Universitários estão seguindo um caminho perigoso: o da automedicação

Compartilhe:

Facebook
LinkedIn
WhatsApp

Ansiedade, estresse, cansaço excessivo, falta de atenção. Para evitar que problemas como esses atrapalhem os estudos, alguns universitários estão seguindo um caminho perigoso: o da automedicação, usando remédios controlados, vendidos só com receita e indicados para tratar transtornos que não têm.

 

É o caso do Caio*, estudante de direito em uma universidade privada do Rio de Janeiro. Por indicação de um amigo, ele começou a tomar Ritalina (remédio usado para tratar o TDAH —transtorno de déficit de atenção com hiperatividade, entre outras doenças) para driblar o cansaço e “ficar ligado” quando chega a época de provas ou precisa finalizar trabalhos. “Sei dos riscos, mas sem o remédio eu fico sem bateria para estudar, dificulta muito”, disse.

 

Mesmo sem receita, o estudante carioca diz que foi fácil comprar o medicamento tarja preta: “Meu amigo conhecia um colega que vendia sem prescrição”.

 

Leia também: Diabetes tipo 1 pode ter progressão freada por medicamento utilizado no tratamento de artrite

 

Realmente, adquirir esse tipo de remédio no mundo universitário foi uma tarefa simples até para a reportagem de VivaBem.

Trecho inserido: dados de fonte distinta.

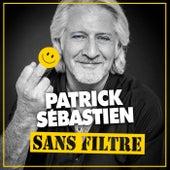 Sans filtre by Patrick Sébastien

Após conversar com alguns alunos da USP, que pediram para manter sua identidade em sigilo, ficamos sabendo da existência de uma conta comercial no WhatsApp chamada “USP Tarja Preta”, que vende remédios controlados sem receita.

 

O perfil promete entregar os medicamentos gratuitamente na Cidade Universitária da USP (Butantã), nas faculdades de Medicina e Saúde Pública da USP (ambas na Avenida Dr. Arnaldo) e na Universidade Mackenzie, todas em São Paulo. Em outros locais da cidade os produtos são envidados por aplicativos de entrega. Já em outros municípios e estado, o envio é feito pelo correio.

 

Entramos em contato com o vendedor, que disse ser estudante da USP, para tentar comprar um calmante que só é vendido com prescrição. A negociação foi simples e rápida (veja prints da conversa abaixo).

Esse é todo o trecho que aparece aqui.